Aquí estarás para siempre

Lectores dieron continuidad a un pie narrativo dedicado a las madres, que se publicó en  Facebook de Prensa Libre

Nada le convencía. Todo era tan repetido. Quería darle a su mamá un obsequio tan original como no se había visto. Recordó la canasta de paletas de helado que fabricó en segundo primaria; también la silla mecedora miniatura con pedazos de ganchos de tender ropa, que se desarmó el mismo 10 de mayo que se la entregó. ¿Darle rosas otra vez? Pensando en todo eso estaba cuando pasó por una librería de usados y encontró aquel volumen exquisitamente impreso, con aquel título en letras art decó que le trajo tantas memorias que creía olvidadas...

Después de darle un vistazo al libro, recordó que tenía varias fotografías guardadas de mamá desde que estaba pequeña y pensó en recolectarlas...

También se preguntó: ¿Por qué he de comprar algo para ese día?

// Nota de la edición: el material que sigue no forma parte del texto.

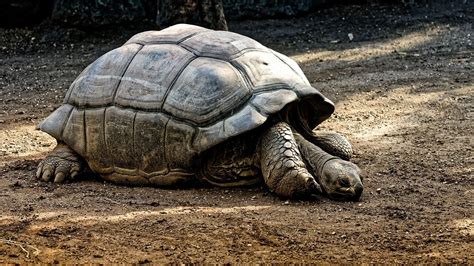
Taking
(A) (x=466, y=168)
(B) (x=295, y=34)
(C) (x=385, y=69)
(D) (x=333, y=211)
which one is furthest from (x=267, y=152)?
(B) (x=295, y=34)

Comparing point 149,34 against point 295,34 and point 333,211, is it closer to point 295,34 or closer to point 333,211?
point 333,211

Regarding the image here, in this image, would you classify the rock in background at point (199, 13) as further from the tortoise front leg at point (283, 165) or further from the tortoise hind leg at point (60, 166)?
the tortoise front leg at point (283, 165)

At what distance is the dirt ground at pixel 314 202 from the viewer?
416cm

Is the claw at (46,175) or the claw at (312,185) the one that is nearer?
the claw at (312,185)

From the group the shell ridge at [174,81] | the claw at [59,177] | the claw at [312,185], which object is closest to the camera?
the claw at [312,185]

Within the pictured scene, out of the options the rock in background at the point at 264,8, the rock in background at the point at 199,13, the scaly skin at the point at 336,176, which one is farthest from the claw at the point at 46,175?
the rock in background at the point at 264,8

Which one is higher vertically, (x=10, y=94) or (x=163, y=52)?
(x=163, y=52)

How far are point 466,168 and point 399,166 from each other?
0.44 m

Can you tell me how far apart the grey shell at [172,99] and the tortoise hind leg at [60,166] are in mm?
74

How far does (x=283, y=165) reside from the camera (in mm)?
4891

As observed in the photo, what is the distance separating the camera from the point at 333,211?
469cm

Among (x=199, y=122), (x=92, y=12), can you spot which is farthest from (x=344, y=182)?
(x=92, y=12)

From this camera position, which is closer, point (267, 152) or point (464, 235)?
point (464, 235)

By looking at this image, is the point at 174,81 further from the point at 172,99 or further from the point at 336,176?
→ the point at 336,176
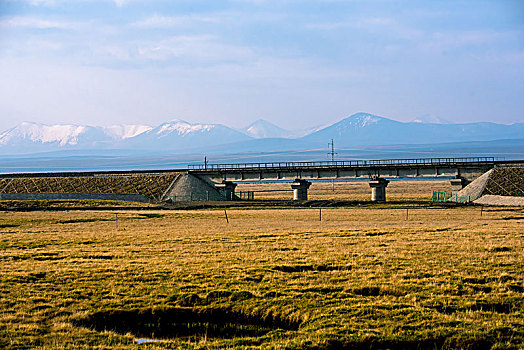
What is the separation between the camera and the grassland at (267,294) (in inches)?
555

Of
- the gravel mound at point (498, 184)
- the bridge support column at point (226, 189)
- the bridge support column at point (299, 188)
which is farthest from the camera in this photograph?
the bridge support column at point (226, 189)

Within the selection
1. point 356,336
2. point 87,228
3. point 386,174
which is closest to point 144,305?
point 356,336

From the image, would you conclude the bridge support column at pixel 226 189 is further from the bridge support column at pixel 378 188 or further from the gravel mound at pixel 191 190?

Si ella es especial toditos los días. Quiso ir con ella lo más pronto, para colmarla de besos y abrazos, y decirle cuánto significaba en su vida. Quiso, pero aquella circunstancia lo detuvo.

Con decisión enfiló hacia la entrada de aquella librería y comenzó a buscar al encargado, quien en ese justo momento se encontraba ocupado con algunos clientes que, al parecer, más querían un curso intensivo de literatura griega. Era notorio que el responsable se empezaba a sentir fastidiado.

Mientras esto sucedía, nuestro personaje giró sobre su talón derecho y se acercó al estante en donde se encontraba el libro, ese que tantos recuerdos le traía. Lo tomó entre sus manos y acarició las letras resaltadas de la portada... no se atrevió a abrirlo, solo acertó a aspirar el olor a papel curtido por los años vividos y de inmediato se remontó a la época aquella. Tendría no más de 6 años cuando entró en contacto con este libro y con aquellas fantasiosas historias.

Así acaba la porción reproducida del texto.